E interessantemente, a
culpa por essa geração volumosa de imagens fotográficas, não é exatamente a
câmera fotográfica em essência, mas sim, um híbrido tecnológico, que como uma
singularidade, arrastou para si o poder de executar funções, antes atribuídas a
aparatos tecnológicos “monofunção”. E
essa sagacidade de atrair para si a ‘habilidade’ de outros aparatos, de modo
coerente, o tornou esperto. O que antes era telefone, se internacionalizou em
um abrasileirado smartfone, literalmente,
esperto demais para um simples telefone.
E entre todas as
funções que “surrupiou” de outros aparelhos, conquistou o não mais exclusivo poder
mágico das câmeras fotográficas. E em poucos anos, conseguiu ainda restaurar a
maldição lançada por Nêmesis, trazendo de volta à vida, não apenas um, mas,
multiplicado em milhares, encantados com a própria beleza, uma infestação de
Narcisos, que definham sem conseguir se separar de suas próprias imagens,
desprezando a vida em nome do amor que desenvolveram por si próprios.
Não creio que, ao
definhar, os atuais Narcisos consigam reerguer-se em flor.

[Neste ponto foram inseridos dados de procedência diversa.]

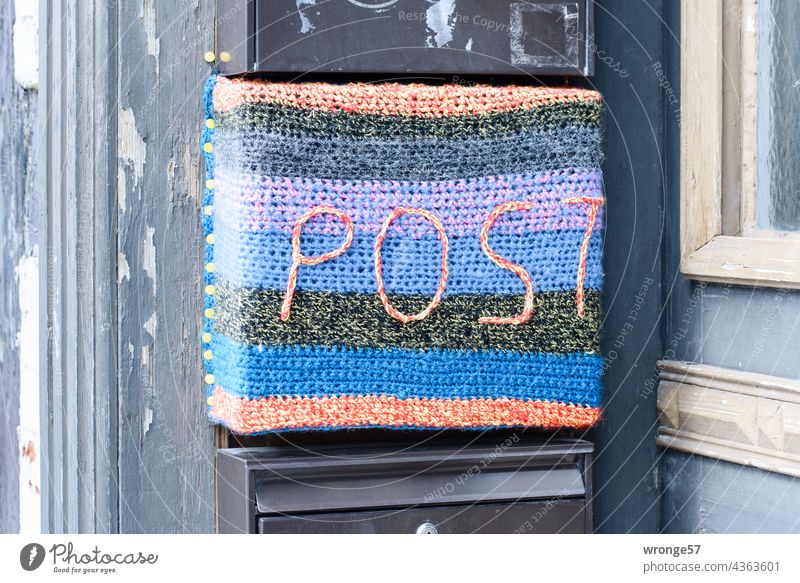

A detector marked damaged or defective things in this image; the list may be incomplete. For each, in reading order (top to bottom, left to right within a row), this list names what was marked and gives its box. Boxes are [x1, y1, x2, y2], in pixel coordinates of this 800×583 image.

peeling paint [141, 0, 159, 75]
peeling paint [119, 108, 147, 190]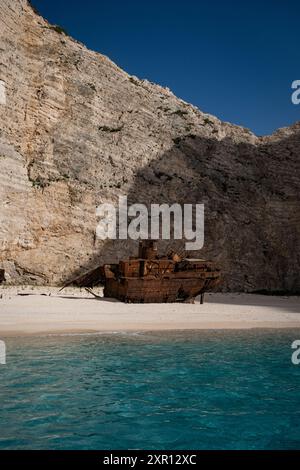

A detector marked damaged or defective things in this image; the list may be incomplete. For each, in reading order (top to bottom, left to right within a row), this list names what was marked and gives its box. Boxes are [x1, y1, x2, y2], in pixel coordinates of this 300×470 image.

rusty shipwreck [68, 241, 220, 302]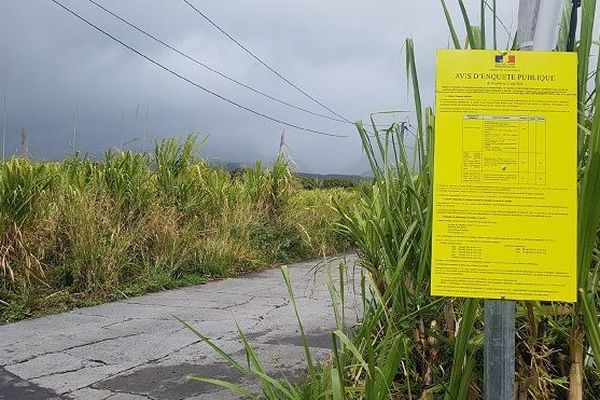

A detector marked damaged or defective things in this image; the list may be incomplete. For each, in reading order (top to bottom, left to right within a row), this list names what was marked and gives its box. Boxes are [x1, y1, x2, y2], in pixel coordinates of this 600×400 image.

cracked concrete path [0, 255, 358, 398]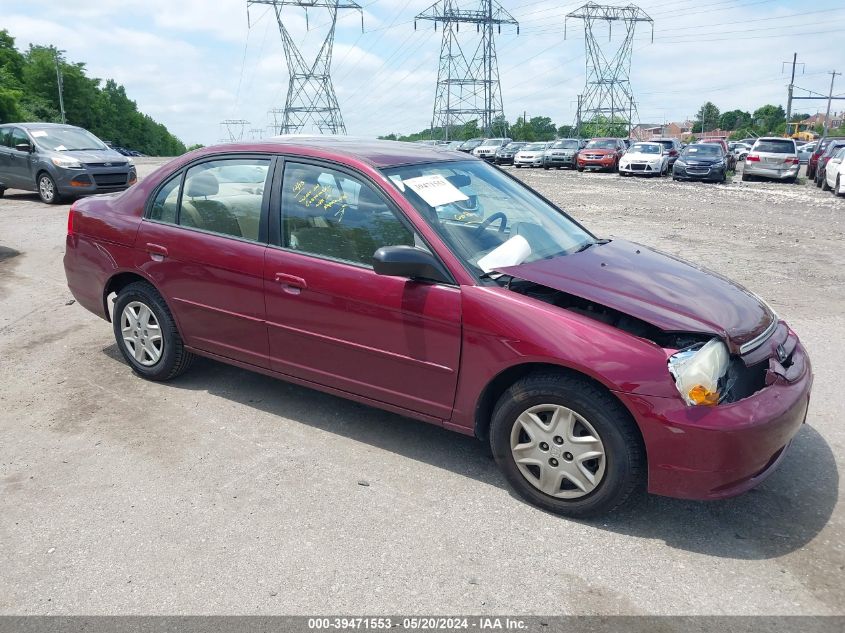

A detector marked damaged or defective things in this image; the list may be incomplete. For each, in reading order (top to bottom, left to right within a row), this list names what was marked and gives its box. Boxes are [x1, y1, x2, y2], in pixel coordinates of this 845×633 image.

damaged red sedan [64, 136, 812, 516]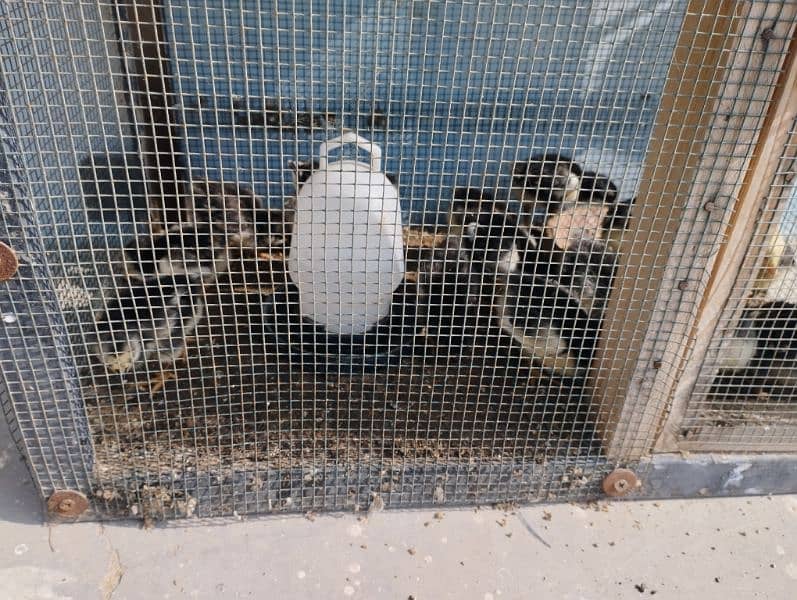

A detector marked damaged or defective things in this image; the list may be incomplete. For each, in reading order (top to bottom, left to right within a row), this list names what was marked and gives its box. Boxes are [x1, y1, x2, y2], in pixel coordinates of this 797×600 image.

rusted bolt [0, 240, 18, 282]
rusted bolt [604, 468, 640, 496]
rusted bolt [46, 490, 89, 516]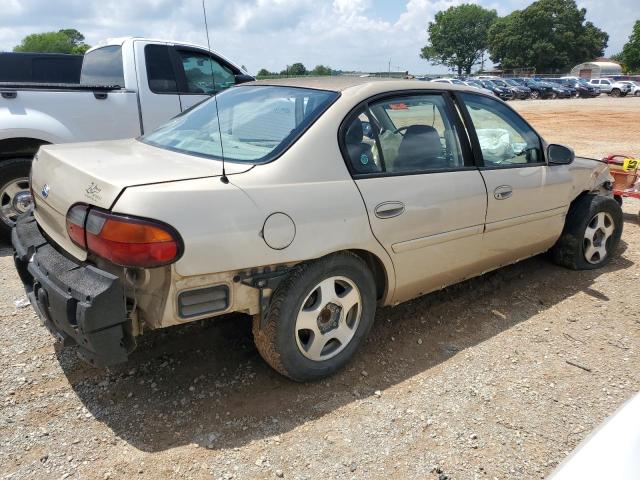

Mas sinto, que nesse mar de
desconhecimento, a explosão das selfies advém da angustiante sala vazia do
autoconhecimento. E ao admirar a própria ignorância, Narcisos se perdem
buscando entender o que já foi dito e repetido por muitos: não é possível amar
ao outro, quando desconhecemos a humana feiura das entranhas e nos contentamos
com a estranheza do espelho que nada nos diz e apenas repete o que vê.